Abramov thought for a second. His final humiliation had been having to tell his daughter that she’d have to stop taking her beloved studies in ballet because of the money. He’d stopped her dream. “Da!” he told Little. “I’m with you.”
And so were Beria and Cherkashin, the air force general asking gleefully, “Now we’re in.
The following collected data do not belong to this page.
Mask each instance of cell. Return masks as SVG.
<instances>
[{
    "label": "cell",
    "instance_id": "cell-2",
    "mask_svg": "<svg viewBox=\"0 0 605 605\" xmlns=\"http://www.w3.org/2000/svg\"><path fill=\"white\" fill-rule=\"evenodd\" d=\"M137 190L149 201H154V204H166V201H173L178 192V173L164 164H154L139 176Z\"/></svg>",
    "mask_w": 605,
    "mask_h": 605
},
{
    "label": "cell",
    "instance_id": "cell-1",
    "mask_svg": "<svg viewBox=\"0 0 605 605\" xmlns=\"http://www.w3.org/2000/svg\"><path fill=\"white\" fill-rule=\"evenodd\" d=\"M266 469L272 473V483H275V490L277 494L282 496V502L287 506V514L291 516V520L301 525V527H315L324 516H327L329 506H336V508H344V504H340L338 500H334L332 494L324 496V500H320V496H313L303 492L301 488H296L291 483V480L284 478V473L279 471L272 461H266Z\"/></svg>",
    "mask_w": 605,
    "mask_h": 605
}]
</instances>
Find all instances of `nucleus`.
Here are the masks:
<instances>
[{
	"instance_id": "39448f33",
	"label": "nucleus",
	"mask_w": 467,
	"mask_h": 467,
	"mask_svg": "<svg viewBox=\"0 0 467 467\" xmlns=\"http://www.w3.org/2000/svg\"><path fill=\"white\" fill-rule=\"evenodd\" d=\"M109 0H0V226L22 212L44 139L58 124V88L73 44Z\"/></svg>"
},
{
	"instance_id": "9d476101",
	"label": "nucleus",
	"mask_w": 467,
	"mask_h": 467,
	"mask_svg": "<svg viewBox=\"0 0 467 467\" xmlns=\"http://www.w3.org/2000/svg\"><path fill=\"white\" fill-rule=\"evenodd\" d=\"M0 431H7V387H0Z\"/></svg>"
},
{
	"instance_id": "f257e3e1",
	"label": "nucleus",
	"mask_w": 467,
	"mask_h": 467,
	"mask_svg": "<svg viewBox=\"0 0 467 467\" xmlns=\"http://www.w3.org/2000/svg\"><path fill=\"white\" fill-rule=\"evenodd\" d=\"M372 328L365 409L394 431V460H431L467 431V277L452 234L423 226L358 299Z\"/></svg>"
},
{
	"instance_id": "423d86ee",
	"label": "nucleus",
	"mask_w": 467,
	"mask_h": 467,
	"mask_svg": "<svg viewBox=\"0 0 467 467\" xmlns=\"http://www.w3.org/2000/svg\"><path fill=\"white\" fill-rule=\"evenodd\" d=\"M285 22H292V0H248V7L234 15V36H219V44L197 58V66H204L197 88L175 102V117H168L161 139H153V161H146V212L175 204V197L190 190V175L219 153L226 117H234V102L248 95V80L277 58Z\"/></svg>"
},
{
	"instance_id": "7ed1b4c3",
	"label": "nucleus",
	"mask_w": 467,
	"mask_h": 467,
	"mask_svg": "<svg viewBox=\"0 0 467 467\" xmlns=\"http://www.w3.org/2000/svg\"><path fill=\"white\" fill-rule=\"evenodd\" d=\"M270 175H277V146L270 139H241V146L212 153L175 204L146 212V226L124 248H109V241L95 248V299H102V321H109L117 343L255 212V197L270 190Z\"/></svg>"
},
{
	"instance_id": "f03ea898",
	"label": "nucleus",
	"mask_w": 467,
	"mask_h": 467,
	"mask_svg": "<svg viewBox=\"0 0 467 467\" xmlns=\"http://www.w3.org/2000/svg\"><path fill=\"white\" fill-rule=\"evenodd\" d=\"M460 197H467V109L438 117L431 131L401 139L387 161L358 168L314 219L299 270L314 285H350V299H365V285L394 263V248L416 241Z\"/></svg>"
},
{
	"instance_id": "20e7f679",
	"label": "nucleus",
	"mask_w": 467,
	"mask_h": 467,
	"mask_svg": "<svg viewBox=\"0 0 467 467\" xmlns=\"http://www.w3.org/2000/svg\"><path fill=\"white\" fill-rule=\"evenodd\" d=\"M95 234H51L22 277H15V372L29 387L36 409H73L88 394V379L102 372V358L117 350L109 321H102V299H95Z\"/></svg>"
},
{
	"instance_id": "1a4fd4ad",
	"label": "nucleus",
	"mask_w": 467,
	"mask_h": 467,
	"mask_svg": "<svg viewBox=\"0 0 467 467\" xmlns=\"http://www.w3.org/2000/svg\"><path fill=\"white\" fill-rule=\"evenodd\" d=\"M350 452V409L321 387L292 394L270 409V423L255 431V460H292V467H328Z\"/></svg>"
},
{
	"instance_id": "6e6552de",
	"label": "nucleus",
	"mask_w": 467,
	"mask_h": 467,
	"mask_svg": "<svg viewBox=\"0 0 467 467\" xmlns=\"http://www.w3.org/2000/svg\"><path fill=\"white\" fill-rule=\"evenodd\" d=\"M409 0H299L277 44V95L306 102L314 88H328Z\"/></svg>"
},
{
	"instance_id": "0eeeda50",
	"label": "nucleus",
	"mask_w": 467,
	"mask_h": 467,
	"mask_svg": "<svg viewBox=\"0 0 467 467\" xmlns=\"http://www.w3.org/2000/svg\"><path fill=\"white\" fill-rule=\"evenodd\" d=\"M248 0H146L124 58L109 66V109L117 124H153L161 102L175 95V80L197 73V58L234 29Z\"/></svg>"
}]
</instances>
Tell us, how do we get the Americans pissing their pants?”
Looking at the three generals in turn, Big asked, “Have you ever heard the phrase ‘Flow-In-Flight’ data?”
None of them had.
CHAPTER FIVE
His recurring dream evicted from consciousness upon his arrival at Fairchild. Aussie, with Freeman and the other six members of the team, was now aboard an oily-smelling Chinook helo heading for the lower, southernmost, end of northwest Idaho’s ninety-thousand-acre Lake Pend Oreille. To Choir Williams’s extreme discomfort, the team encountered a gut-rolling turbulence as a low-pressure weather system rushing in from the Pacific coast hit a Canadian Express, a stream of freezing air pouring down from the Arctic through British Columbia, a little more than sixty miles to the north of the lake.